* _Given task_: Change each instance of "camera" to "lens" in the items below, leaving everything else unchanged.

* _Data for this task_:

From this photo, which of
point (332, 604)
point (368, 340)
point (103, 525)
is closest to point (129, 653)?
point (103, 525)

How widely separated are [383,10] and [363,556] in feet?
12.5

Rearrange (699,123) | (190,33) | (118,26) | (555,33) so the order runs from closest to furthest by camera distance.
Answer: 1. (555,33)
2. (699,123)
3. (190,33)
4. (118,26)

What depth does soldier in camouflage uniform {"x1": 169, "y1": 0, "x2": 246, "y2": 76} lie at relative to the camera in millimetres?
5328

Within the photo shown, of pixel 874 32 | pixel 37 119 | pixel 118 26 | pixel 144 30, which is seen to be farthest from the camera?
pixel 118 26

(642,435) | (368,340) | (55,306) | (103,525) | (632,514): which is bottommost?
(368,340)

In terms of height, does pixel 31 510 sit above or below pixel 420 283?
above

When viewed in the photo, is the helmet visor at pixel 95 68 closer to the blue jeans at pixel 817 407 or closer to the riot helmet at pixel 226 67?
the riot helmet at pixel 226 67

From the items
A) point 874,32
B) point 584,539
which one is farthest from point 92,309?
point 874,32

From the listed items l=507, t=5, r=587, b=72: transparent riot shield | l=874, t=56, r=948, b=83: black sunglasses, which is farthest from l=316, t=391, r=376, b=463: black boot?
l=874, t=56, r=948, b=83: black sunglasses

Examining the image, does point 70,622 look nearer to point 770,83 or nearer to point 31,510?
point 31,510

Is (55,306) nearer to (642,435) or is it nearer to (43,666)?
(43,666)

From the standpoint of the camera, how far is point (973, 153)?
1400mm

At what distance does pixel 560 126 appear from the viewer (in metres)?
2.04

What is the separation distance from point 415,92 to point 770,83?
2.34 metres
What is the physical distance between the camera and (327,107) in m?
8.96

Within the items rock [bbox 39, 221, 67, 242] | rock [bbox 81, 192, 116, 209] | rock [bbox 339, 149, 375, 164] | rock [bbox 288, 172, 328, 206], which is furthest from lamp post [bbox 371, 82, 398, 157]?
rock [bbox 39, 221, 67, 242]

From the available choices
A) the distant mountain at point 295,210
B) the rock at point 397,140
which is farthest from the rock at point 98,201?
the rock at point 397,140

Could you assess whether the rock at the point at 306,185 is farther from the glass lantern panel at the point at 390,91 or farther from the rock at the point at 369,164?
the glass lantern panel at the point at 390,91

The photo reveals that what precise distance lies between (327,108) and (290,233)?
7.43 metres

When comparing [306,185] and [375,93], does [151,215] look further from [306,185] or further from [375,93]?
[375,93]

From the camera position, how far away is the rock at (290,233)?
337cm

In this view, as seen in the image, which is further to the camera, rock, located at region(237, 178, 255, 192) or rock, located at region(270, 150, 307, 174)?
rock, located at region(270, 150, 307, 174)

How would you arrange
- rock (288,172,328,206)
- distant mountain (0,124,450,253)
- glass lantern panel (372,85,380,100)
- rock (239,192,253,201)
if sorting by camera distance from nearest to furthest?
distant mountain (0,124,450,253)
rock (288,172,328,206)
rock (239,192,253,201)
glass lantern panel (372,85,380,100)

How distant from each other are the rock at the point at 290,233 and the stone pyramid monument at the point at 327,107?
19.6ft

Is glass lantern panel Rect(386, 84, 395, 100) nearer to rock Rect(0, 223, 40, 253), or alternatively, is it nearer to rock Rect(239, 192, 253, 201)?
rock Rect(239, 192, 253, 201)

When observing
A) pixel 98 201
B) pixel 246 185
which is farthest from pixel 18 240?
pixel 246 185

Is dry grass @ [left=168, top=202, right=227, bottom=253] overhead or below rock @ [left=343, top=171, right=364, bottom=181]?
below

* _Written response_:
From this photo, which of
point (332, 604)
point (368, 340)
point (103, 525)
is closest to point (129, 653)?
point (103, 525)

How widely separated are [383,10] and [363,556] in feet?
12.5

Rearrange (699,123) | (190,33) | (118,26) | (555,33) so the order runs from closest to furthest by lens distance.
Answer: 1. (555,33)
2. (699,123)
3. (190,33)
4. (118,26)

What depth does soldier in camouflage uniform {"x1": 169, "y1": 0, "x2": 246, "y2": 76} lie at relative to the lens in millimetres?
5328

Within the photo shown, of pixel 874 32 | pixel 37 119 | pixel 118 26 | pixel 144 30, which is seen to be farthest from the lens?
pixel 118 26

(642,435) | (368,340) | (55,306) | (103,525) | (632,514): which is bottommost?
(368,340)

In terms of height, does pixel 31 510 sit above or below pixel 420 283?
above

When viewed in the photo, is the helmet visor at pixel 95 68 closer to the blue jeans at pixel 817 407 or closer to the riot helmet at pixel 226 67?
the riot helmet at pixel 226 67

From the items
A) point 874,32
B) point 584,539
which one is farthest from point 92,309?
point 874,32

From the listed items l=507, t=5, r=587, b=72: transparent riot shield | l=874, t=56, r=948, b=83: black sunglasses, which is farthest from l=316, t=391, r=376, b=463: black boot?
l=874, t=56, r=948, b=83: black sunglasses

Examining the image, does point 70,622 look nearer to point 770,83 or nearer to point 31,510?
point 31,510

Is (55,306) nearer to (642,435) or is it nearer to (43,666)?
(43,666)

From the standpoint of the lens, how far is point (973, 153)?
1400mm

At what distance does pixel 560 126 appear from the viewer (in metres)?
2.04

What is the separation distance from point 415,92 to point 770,83?
2.34 metres
What is the physical distance between the lens and (327,107) in m?
8.96

Within the items rock [bbox 39, 221, 67, 242] | rock [bbox 81, 192, 116, 209] | rock [bbox 339, 149, 375, 164] | rock [bbox 288, 172, 328, 206], which is furthest from lamp post [bbox 371, 82, 398, 157]?
rock [bbox 39, 221, 67, 242]

From the available choices
A) the distant mountain at point 295,210
B) the rock at point 397,140
which is farthest from the rock at point 98,201?
the rock at point 397,140

Could you assess whether the rock at the point at 306,185 is farther from the glass lantern panel at the point at 390,91 or farther from the rock at the point at 369,164?
the glass lantern panel at the point at 390,91

The photo reveals that what precise distance lies between (327,108) and (290,233)?
7.43 metres

When comparing [306,185] and [375,93], does [151,215] look further from [306,185] or further from [375,93]?
[375,93]

From the lens position, how far away is the rock at (290,233)?
337cm

In this view, as seen in the image, which is further to the lens, rock, located at region(237, 178, 255, 192) or rock, located at region(270, 150, 307, 174)?
rock, located at region(270, 150, 307, 174)

How would you arrange
- rock (288,172,328,206)
- distant mountain (0,124,450,253)
- glass lantern panel (372,85,380,100)
- rock (239,192,253,201)
if sorting by lens distance from nearest to furthest?
distant mountain (0,124,450,253)
rock (288,172,328,206)
rock (239,192,253,201)
glass lantern panel (372,85,380,100)

How distant from each other are the rock at the point at 290,233 and the stone pyramid monument at the point at 327,107?
19.6ft

Is glass lantern panel Rect(386, 84, 395, 100) nearer to rock Rect(0, 223, 40, 253), or alternatively, is it nearer to rock Rect(239, 192, 253, 201)?
rock Rect(239, 192, 253, 201)

When observing
A) pixel 98 201
B) pixel 246 185
which is farthest from pixel 18 240?
pixel 246 185

Is dry grass @ [left=168, top=202, right=227, bottom=253] overhead or below rock @ [left=343, top=171, right=364, bottom=181]?
below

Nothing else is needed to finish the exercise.